Ce régime, bien que solide, est critiqué pour le déséquilibre accru en faveur du président, notamment par rapport aux autres régimes, et a connu des périodes de cohabitation ou d’absence de majorité.
Charte de l’environnement
Intégrée depuis la révision de 2004, elle constitue un ensemble de principes visant à préserver l’environnement, en complément des autres textes fondamentaux.
Préambule de la Constitution de 1946
Il constitue une référence fondamentale dans la Constitution de 1958, renvoyant à des principes de droits et libertés, notamment ceux issus de la Déclaration des droits de l’homme et du citoyen de 1789, et à la Charte de l’environnement.
Déclaration des droits de l’homme et du citoyen du 26 août 1789
Elle est un texte fondateur qui garantit l’égalité, la liberté, la propriété, la sûreté, la résistance à l’oppression, et établit la souveraineté nationale comme principe central. Elle constitue une référence essentielle pour la légitimité des droits et libertés en France.
Souveraineté nationale et populaire
Ce principe affirme que le pouvoir émane de la nation, qui l’exerce directement ou par ses représentants, incarnant la légitimité démocratique. La souveraineté est indivisible, inaliénable, et appartient au peuple.
Régime parlementaire rationalisé
Il désigne un régime où le pouvoir législatif et exécutif sont équilibrés, mais avec une tendance à renforcer le rôle du Parlement, tout en permettant une forte influence du président, notamment via des mécanismes comme la dissolution de l’Assemblée ou la motion de censure. La Ve République est un exemple de ce régime, qui privilégie la stabilité tout en permettant une certaine flexibilité institutionnelle.
La Constitution de 1958 est la base du régime actuel, modifiée à 25 reprises, intégrant le préambule de 1946, la Déclaration de 1789, et la Charte de l’environnement depuis 2004.
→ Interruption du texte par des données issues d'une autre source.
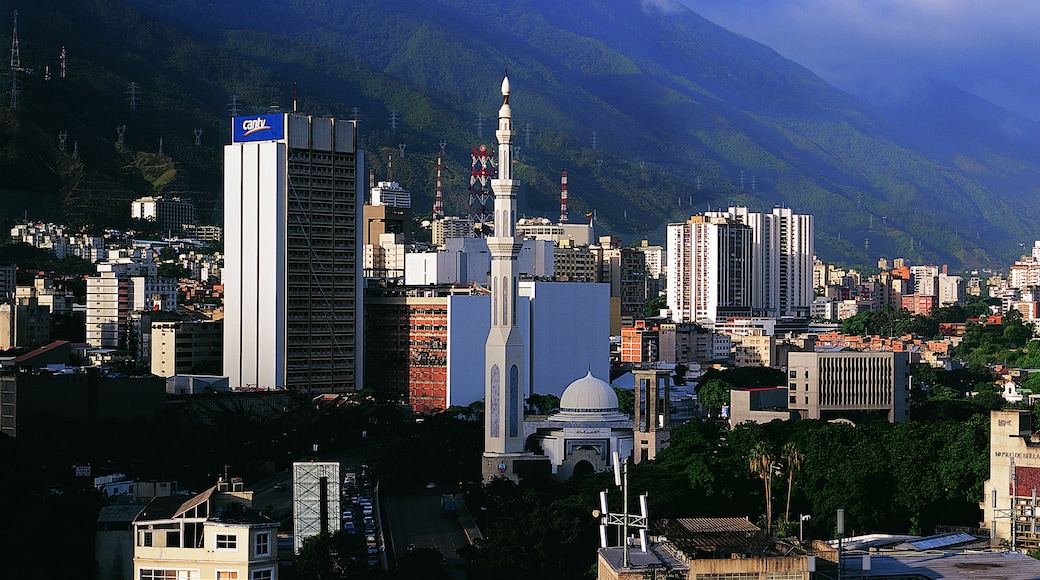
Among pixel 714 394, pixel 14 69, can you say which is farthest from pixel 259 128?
pixel 14 69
La Constitution établit un régime parlementaire rationalisé, caractérisé par un équilibre des pouvoirs mais avec un renforcement du pouvoir présidentiel.
La souveraineté nationale et populaire est affirmée, combinant démocratie représentative et semi-directe (référendums).
Les principes républicains sont affirmés dès les premiers articles, notamment l’organisation de l’État et la souveraineté du peuple.
La Constitution reflète une volonté de stabilité et d’adaptation, avec une forte légitimité issue de la Déclaration de 1789.
La Charte de l’environnement, intégrée depuis 2004, complète le cadre constitutionnel en insistant sur la protection de l’environnement.
La Constitution de 1958, fortement modifiée, repose sur le préambule de 1946, la Déclaration de 1789, et la Charte de l’environnement, et établit un régime parlementaire rationalisé où la souveraineté nationale et populaire guide l’organisation des pouvoirs.
Histoire constitutionnelle française
Processus historique qui retrace l’évolution des formes de gouvernements et des textes fondamentaux en France, depuis l’Ancien Régime jusqu’à la Ve République, en passant par la Révolution et les différentes républiques. Elle montre la transition d’un régime monarchique sans Constitution formelle à un régime démocratique moderne avec des constitutions successives.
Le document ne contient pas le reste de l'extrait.